“Nobody’s going to give you a medal for natural childbirth, Karla. The woman who gives birth without drugs is going to have to take her baby home same as the woman who gets relief for the pain.”
These are words an acquaintance spoke to me when I was a first-time expectant mom, hoping to have a natural, unmedicated delivery.
And here is the message I “heard” in addition to the words she actually said:
Karla, you’re spinning your wheels for nothing with this whole natural childbirth thing. What you’re hoping to do isn’t going to amount to a hill of beans when it comes to what really matters: parenting.
Did she really think my approach to childbirth was about proving myself? If it were about that, surely there would be some other opportunity with lower-stakes to accomplish that? But I smiled, nodded, and held my tongue.
I heard variations of this comment from several women during my pregnancies, including close women in my circle from whom encouragement would have gone a long way:
You want to do what? Why on earth would you want to go without pain relief when you don’t have to? Not me…just give me the drugs!
It’s not worth it…too many things can go wrong. Let me tell you about my sister-in-law who… (insert horror story here.)
You’re a tougher woman than I…well, good luck with that!
I had two natural birth experiences. One in a hospital, one at home.
Looking back, I am so grateful that I did my research and listened to my instincts instead of listening to voices of fear, naysayers, and those who thought I was kooky for pursuing the birth I wanted.

* Material shown

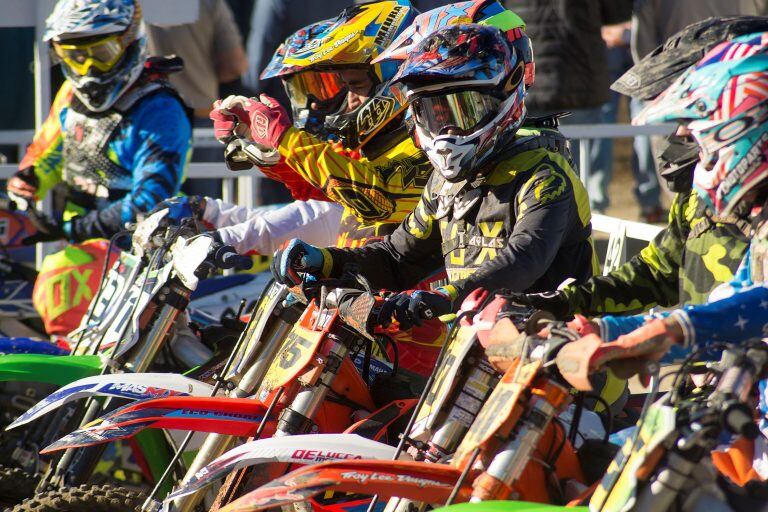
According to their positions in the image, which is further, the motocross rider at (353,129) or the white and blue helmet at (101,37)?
the white and blue helmet at (101,37)

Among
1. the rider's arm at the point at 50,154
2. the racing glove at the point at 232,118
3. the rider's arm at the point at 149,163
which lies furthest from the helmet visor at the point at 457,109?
the rider's arm at the point at 50,154

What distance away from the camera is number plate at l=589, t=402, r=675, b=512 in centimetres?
285

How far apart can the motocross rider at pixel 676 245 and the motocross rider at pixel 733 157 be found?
322mm

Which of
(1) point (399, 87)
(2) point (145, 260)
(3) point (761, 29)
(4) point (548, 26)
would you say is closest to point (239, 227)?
(2) point (145, 260)

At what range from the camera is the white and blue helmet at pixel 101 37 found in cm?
719

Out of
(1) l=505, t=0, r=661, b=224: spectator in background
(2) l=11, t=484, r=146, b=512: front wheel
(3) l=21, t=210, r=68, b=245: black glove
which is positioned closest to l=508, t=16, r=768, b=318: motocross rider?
(2) l=11, t=484, r=146, b=512: front wheel

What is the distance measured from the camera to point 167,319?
5273mm

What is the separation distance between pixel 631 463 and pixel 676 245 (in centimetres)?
133

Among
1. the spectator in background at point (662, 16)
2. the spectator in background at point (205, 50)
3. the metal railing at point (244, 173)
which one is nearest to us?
the metal railing at point (244, 173)

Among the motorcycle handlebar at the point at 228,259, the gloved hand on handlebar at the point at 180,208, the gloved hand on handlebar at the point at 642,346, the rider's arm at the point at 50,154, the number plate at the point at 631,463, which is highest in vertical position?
the gloved hand on handlebar at the point at 642,346

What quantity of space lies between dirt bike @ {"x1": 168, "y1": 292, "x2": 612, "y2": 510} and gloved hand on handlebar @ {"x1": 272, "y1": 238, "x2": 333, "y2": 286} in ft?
3.53

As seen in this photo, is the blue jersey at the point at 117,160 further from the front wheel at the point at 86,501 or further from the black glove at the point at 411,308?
the black glove at the point at 411,308

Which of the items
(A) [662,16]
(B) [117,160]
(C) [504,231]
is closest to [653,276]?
(C) [504,231]

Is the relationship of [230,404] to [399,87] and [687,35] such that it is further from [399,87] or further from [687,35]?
[687,35]
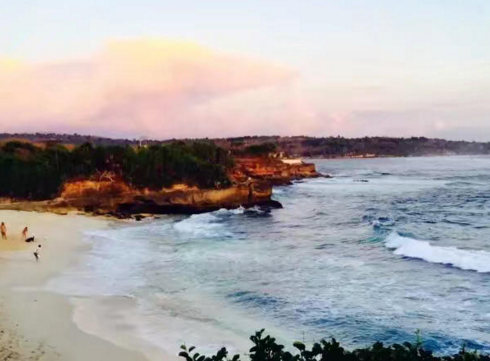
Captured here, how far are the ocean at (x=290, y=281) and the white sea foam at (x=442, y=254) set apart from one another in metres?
0.09

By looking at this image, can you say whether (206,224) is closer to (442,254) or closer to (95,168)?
(95,168)

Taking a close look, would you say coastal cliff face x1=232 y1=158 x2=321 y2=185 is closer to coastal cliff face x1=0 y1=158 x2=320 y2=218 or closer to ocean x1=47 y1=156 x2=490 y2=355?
coastal cliff face x1=0 y1=158 x2=320 y2=218

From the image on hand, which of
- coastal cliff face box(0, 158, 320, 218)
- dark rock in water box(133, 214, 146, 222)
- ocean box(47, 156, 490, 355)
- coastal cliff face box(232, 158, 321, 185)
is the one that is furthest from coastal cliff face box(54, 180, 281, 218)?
coastal cliff face box(232, 158, 321, 185)

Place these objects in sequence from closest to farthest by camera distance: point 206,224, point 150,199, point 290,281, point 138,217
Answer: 1. point 290,281
2. point 206,224
3. point 138,217
4. point 150,199

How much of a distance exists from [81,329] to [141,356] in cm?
264

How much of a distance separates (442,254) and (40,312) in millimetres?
18004

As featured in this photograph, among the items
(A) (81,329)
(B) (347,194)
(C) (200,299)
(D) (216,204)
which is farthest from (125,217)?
(B) (347,194)

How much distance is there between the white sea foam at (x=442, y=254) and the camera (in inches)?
941

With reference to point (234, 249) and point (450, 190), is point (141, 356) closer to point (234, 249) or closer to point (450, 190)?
point (234, 249)

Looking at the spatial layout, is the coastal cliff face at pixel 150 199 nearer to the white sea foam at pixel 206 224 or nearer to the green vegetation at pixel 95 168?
the green vegetation at pixel 95 168

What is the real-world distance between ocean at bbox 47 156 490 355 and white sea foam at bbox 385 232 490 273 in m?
0.09

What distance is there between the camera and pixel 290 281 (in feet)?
69.5

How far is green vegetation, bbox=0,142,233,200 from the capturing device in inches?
1836

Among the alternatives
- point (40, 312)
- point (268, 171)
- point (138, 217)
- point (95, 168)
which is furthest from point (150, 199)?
point (268, 171)
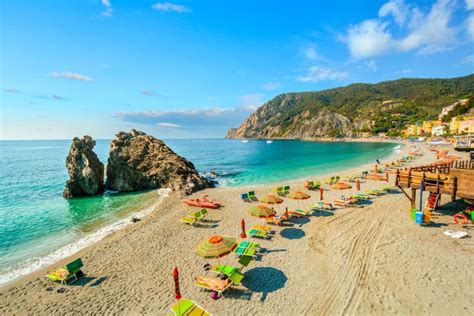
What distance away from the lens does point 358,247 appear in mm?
11648

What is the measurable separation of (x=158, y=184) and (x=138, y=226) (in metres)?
13.9

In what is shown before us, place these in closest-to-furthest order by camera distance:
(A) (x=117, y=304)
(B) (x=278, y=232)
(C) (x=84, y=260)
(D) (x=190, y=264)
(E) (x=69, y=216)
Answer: (A) (x=117, y=304), (D) (x=190, y=264), (C) (x=84, y=260), (B) (x=278, y=232), (E) (x=69, y=216)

* What to produce
Go on with the piece about choosing natural childbirth, starting after its last sentence. These records have nothing to do with the text.

* Expected answer
My acquaintance suggested that my triumphant birth experience would offer me no advantage when it came to my life post-partum. It wouldn’t make me a better mom. (Better than who? Better how? It’s not a contest.) But my births shaped me as a mother. Here’s how.
- I learned that I am not remarkable. Natural, unmedicated childbirth may be the less conventional approach to childbirth in this country, but worldwide it’s more of the norm. If there ever were a silly project to hand out medals for natural, unmedicated births…I’d have tons of company. More women would receive medals than not. I love that I’ve done this sacred and fascinating yet ordinary and unremarkable rite of passage.
- I learned that taking a less conventional path can bring unique blessings. Birth was the first “big” time I did what felt right to me, even if it was against the grain. This has given me courage to make other choices that felt best for my unique family.
- Midwifery gave me a glimpse of what women could be for each other during important times. My midwives spoke potential into my life. They prepared me, helped me rise to my challenge. If at any point my health or the health of my baby appeared to be in jeopardy, I trusted we’d cross that bridge together. I’ve had the joy of encouraging a few friends who, like me, wanted a natural birth. I’m a wanna-be midwife in this way. They did it, and I love seeing what that has done for them. Sometimes women try and don’t end up with the birth they hoped for. But they try, and their courage matters. I worry about a world in which women no longer try. If that happened, we would lose something valuable.
- I learned that pain and joy go together. During the hardest part of my long first birth, I hit a low. I questioned whether I had the strength to finish. I told my doula I had never felt so miserable in my life. But I kept on, and I did finish. My memory of the elation I felt when I met my beautiful girl will forever be in relief to the memory of my dark hour. I can’t separate my joy from that darkness. I wouldn’t want to. They go together, by design.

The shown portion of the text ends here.